Do these statements agree with the listening comprehension study summary below? Answer yes or no for each and quote the summary's deciding words. 1. The study tried to answer three questions. 2. Believing that one must translate the target language into one's native language makes a learner more likely to acquire the language. 3. Anxiety and frustration are named as negative affective influences that might distract learners from listening.

── Passage provided ──

To sum up the final results of the study, this study attempted to seek answers to three questions. The questions will be restated and the answers, based on the findings of the study, will be provided below.
To what extend the design of a syllabus improves proficiency in the listening comprehension skill?
The findings here can serve as a reference for instructors who want to diagnose the learning difficulties of students and to help them to tackle these difficulties effectively.
The first question instructors need to examine is, “Does learner’s listening habits and belief about listening comprehension contradict the listening proficiency?” if a learner holds beliefs such as “I should pay attention to every word and understand every detail in the text,” or “I have to translate the target language to my native one in order to understand the text,” as addressed above, the learner may be less likely to acquire the language. This shows the importance of an “awareness and consciousness-raising” stage in strategy training. In other words, the value and power of strategies needs to be made explicit to learners.
The second issue to look at is, “Does the learner have an affective barrier against listening proficiency?” The findings here indicate that negative affective influences, such as anxiety, distress, frustration, resistance, and so forth, might distract learners from listening. This kind of psychological barrier interacts with learners’ motivation and attitudes toward learning.

───
── Given material ──

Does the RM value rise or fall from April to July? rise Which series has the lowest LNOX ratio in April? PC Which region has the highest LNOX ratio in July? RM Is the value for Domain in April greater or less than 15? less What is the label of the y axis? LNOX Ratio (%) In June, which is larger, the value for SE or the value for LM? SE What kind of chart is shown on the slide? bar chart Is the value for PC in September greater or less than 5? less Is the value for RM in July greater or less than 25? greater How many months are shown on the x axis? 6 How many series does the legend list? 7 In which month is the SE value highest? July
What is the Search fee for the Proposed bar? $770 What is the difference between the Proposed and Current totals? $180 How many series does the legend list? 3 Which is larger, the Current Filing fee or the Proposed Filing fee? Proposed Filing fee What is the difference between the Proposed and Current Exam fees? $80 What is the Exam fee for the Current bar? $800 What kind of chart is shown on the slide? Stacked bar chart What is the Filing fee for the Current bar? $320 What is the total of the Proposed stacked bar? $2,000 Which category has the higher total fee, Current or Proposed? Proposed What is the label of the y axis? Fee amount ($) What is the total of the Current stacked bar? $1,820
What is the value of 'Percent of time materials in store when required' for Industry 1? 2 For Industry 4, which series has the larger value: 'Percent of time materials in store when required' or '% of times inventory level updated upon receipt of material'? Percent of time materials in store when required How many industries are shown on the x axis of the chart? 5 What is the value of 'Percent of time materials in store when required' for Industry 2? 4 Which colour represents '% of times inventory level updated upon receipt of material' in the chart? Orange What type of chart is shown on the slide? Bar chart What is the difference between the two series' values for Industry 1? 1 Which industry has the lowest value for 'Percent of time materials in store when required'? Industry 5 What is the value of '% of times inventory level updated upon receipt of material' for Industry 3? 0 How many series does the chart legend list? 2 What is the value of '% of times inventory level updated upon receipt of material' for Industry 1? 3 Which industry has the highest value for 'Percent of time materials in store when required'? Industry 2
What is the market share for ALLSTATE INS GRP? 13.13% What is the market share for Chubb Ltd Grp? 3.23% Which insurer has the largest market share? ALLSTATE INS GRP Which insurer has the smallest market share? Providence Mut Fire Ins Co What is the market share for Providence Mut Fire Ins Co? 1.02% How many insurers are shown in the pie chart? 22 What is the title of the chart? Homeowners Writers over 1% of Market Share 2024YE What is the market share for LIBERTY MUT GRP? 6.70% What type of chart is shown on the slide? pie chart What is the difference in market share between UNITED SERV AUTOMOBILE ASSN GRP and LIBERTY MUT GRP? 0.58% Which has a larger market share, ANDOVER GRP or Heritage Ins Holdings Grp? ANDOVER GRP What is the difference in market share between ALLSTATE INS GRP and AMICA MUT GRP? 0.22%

───

Written solution
1. Yes: "this study attempted to seek answers to three questions"
2. No: "the learner may be less likely to acquire the language"
3. Yes: "negative affective influences, such as anxiety, distress, frustration, resistance, and so forth, might distract learners from listening"